The sundial on Jaffa Street is excited on its side
Yearning for its shadow, to those returning, to their crushing
To the sound of their shoes.
And we were redemption to its heart, a gushing crack
The whispering of the prayer
We shined and set from it and to it, to correct
And I still come there, father, and I have no words
And no correction.
(Translated from the Hebrew)
Balfour adds, “When my grandfather made aliyah to Eretz Yisrael, he was in exile. Not a physical exile, of course, but he was alienated, a stranger, he didn’t belong. I write about that exile.”

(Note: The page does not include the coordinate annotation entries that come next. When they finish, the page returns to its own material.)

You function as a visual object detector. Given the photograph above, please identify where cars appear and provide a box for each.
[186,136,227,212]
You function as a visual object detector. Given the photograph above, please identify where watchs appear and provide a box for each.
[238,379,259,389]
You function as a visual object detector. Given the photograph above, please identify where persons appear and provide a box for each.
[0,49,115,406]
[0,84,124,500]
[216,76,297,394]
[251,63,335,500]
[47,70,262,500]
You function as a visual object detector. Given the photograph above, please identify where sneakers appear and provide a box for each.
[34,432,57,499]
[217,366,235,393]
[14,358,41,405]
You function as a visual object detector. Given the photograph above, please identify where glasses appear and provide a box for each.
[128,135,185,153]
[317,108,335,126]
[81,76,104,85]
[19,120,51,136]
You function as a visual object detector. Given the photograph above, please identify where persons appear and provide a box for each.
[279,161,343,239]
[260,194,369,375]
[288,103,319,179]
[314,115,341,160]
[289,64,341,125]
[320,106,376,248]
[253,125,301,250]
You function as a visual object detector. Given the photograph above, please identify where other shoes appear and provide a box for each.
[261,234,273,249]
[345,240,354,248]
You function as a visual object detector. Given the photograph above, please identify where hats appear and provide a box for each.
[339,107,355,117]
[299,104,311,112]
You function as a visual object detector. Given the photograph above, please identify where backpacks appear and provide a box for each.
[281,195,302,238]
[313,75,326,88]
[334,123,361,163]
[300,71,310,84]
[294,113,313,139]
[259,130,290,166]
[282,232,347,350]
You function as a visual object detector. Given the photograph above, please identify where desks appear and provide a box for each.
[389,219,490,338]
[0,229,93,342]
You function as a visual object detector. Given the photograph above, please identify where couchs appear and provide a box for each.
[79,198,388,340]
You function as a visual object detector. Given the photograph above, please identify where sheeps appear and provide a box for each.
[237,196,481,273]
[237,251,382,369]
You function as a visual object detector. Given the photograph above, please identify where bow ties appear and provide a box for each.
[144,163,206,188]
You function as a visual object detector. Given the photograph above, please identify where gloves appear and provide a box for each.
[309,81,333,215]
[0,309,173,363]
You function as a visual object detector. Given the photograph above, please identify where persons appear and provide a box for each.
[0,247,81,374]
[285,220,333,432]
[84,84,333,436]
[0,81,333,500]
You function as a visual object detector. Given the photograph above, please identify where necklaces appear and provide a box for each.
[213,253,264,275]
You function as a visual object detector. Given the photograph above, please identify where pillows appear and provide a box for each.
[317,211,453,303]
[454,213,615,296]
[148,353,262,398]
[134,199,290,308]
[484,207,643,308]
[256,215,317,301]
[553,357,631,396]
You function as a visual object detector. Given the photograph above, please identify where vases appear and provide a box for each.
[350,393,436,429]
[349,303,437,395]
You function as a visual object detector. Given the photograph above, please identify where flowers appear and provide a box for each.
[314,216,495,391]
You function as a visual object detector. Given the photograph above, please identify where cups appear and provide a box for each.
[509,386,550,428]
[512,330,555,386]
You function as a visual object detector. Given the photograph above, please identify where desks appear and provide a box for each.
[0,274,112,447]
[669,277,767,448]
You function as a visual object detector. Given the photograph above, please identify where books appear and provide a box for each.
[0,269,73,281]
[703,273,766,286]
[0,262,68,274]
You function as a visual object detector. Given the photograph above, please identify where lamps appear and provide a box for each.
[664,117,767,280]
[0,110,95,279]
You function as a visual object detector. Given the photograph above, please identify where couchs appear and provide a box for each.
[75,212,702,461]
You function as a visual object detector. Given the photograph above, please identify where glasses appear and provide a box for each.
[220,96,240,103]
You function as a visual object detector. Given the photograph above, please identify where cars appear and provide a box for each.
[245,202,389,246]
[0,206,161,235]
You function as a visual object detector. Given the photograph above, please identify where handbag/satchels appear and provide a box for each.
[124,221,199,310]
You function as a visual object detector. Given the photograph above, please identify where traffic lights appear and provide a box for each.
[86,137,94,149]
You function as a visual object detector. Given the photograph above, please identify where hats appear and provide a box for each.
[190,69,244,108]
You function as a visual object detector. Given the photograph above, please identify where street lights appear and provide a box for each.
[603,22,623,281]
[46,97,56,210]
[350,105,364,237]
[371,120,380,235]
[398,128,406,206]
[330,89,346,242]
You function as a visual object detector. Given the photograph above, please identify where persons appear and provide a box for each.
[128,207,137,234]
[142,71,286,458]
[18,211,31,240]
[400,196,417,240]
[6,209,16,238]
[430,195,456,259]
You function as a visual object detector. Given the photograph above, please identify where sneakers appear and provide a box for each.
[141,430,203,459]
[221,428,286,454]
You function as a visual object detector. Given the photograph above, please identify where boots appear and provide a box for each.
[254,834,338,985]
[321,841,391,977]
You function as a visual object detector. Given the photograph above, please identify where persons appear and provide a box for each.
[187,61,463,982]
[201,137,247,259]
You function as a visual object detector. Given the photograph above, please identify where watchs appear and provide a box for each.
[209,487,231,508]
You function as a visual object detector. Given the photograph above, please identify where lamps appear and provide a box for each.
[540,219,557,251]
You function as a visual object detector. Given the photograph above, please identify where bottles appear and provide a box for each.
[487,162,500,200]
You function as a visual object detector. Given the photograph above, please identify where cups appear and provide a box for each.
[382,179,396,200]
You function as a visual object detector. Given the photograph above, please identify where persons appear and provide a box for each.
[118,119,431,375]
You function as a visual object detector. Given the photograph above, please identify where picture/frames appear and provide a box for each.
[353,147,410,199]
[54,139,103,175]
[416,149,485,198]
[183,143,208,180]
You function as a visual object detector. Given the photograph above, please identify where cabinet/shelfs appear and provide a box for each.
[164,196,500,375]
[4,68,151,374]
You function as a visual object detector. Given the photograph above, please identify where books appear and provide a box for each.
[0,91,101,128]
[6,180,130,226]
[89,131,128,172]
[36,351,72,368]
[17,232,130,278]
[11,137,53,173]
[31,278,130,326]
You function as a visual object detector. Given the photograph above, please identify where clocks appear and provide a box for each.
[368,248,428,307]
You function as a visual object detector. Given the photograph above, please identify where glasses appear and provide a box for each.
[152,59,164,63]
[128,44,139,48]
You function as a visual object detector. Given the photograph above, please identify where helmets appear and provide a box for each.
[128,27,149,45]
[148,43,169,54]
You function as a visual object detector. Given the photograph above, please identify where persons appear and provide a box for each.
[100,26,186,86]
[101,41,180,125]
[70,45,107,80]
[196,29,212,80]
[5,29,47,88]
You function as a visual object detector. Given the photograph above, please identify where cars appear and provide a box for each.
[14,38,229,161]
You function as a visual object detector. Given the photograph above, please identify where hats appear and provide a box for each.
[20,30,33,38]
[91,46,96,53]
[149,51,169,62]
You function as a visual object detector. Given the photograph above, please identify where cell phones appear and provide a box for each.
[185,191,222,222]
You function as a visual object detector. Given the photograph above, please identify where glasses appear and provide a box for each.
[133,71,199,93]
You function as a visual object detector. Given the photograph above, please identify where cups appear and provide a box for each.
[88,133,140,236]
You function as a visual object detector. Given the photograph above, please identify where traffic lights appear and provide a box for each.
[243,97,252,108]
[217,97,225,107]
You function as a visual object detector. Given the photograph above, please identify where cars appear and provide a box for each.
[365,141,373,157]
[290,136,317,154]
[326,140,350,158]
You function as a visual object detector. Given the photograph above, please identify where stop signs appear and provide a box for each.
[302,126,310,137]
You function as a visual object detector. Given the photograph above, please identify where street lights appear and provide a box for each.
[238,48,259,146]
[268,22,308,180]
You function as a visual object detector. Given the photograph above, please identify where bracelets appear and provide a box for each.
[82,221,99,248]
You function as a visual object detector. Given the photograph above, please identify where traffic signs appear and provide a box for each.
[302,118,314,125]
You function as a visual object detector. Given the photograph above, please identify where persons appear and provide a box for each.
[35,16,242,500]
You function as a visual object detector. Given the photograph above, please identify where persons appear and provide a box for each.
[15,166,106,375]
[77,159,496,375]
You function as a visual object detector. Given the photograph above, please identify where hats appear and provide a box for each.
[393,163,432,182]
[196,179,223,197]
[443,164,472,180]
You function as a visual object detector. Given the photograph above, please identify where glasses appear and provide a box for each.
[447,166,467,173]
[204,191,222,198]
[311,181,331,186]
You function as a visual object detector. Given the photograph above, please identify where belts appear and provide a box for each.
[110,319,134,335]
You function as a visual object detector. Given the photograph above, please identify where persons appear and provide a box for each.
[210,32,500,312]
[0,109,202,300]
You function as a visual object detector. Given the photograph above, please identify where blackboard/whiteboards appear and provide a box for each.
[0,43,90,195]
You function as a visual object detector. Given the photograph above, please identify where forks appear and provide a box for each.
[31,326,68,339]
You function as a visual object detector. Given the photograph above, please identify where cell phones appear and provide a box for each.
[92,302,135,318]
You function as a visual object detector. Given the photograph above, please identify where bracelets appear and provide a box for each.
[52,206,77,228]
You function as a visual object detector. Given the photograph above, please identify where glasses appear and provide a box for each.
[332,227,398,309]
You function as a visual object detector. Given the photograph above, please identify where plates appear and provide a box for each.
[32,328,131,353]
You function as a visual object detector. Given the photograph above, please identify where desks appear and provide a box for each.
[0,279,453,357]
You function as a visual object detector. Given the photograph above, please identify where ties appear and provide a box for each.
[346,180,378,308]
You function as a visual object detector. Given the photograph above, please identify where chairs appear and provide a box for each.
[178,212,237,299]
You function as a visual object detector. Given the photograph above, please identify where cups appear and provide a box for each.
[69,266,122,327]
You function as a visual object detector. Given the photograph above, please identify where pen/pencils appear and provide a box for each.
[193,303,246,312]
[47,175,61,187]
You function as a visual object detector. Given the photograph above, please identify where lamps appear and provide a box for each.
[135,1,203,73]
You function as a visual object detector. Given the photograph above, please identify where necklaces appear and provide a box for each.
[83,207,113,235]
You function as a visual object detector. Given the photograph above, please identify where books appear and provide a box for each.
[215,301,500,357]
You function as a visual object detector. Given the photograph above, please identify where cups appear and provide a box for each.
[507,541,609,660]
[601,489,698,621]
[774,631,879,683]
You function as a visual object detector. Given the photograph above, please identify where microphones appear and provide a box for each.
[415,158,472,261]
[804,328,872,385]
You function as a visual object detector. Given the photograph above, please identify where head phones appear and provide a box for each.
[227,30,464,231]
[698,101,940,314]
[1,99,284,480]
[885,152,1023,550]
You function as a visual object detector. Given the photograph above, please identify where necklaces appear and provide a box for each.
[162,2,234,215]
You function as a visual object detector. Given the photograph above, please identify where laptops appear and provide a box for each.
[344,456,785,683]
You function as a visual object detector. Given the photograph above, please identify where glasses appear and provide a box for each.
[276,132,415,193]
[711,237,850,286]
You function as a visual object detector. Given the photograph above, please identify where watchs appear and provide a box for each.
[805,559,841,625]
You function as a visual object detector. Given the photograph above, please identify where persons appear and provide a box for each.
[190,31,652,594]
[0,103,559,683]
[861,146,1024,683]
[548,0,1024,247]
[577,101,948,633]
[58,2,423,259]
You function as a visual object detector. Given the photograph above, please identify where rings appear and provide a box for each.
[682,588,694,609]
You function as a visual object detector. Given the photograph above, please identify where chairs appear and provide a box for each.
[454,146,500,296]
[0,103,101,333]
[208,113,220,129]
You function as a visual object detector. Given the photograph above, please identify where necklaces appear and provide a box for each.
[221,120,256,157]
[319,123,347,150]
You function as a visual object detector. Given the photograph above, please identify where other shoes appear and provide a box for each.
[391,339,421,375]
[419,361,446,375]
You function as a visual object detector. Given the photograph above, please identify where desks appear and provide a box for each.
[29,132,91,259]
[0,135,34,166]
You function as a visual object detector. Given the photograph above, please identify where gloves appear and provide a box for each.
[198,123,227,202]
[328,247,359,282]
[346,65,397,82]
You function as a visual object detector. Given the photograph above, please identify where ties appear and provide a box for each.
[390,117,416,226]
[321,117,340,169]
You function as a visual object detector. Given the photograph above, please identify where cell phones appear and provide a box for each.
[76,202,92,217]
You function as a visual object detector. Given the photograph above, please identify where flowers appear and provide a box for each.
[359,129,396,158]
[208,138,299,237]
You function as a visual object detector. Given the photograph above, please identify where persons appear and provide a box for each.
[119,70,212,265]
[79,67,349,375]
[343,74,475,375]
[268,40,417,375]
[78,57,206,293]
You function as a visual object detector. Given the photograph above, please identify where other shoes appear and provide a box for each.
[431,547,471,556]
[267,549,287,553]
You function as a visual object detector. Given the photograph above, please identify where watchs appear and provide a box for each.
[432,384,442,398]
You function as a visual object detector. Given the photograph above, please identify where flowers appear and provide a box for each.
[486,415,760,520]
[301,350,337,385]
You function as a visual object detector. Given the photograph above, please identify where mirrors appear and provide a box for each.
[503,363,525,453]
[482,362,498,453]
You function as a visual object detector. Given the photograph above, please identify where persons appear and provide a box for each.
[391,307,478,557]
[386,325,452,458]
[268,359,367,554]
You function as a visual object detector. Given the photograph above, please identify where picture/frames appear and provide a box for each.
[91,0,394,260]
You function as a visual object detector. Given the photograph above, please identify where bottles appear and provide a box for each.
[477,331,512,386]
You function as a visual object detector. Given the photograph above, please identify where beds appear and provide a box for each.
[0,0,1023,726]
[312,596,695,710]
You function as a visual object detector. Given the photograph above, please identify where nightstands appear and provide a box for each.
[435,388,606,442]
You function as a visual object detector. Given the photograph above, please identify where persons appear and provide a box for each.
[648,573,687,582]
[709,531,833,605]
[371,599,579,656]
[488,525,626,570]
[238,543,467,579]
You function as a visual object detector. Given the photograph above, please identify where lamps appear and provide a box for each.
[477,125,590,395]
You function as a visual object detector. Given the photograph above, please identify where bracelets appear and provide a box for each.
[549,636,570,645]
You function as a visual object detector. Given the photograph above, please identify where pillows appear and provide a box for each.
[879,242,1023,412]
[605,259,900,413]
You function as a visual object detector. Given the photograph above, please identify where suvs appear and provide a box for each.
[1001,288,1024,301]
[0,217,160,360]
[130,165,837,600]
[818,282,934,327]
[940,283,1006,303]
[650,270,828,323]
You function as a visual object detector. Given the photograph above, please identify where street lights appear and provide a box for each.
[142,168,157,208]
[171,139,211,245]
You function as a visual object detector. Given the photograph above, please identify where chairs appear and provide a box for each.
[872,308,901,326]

He, too, reads from a book:
My grandfather is a sad king,
Born in silk and embroidered clothes, joyful clothes
And when he exiled into a country,
His clothes were destroyed, his honor was destroyed.
Only in death was he dressed in a shroud like a prayer shawl
A prayer shawl he inherited from his father,
Imprinted in blue, holy letters.
And along the prayer shawl I imagined to see
Beautiful gold stripes, distilled light,
My grandfather, Murad, son of Rafael Hakak.
(Translated from the Hebrew)
“Identity,” Balfour concludes, “is a combination of location and time. If you are only connected to the location, your identity is horizontal, flat .... If a person wants to know his identity, the answer is in this axis of time that preceded him.”
Other videos, available on the project's website, tell the story of the ritual burial of the priceless, ancient Torah scrolls that were found destroyed in Saddam Hussein’s flooded bunker by the American forces and attempts by the older generation to inculcate their legacy in their children and grandchildren.
Green had hoped to interview Salim Fattal, known among members of the community as “the custodian of the memory of the Farhud.”
“Even though he was the director of Israel’s Arabic broadcasting service and created popular Israeli TV programs, the Farhud was the defining event of his life," says Morad, the journalist, who is coordinating the project in Israel as a volunteer.
But Fattal, 87, died in late May.
“The elderly Iraqi Jews are dying out, and their memories are fading. This is why this is project is so urgent," Green concludes.
Iraqi Jewish Voices, a part of the Sephardi Voices project, will officially launch in New York City in September.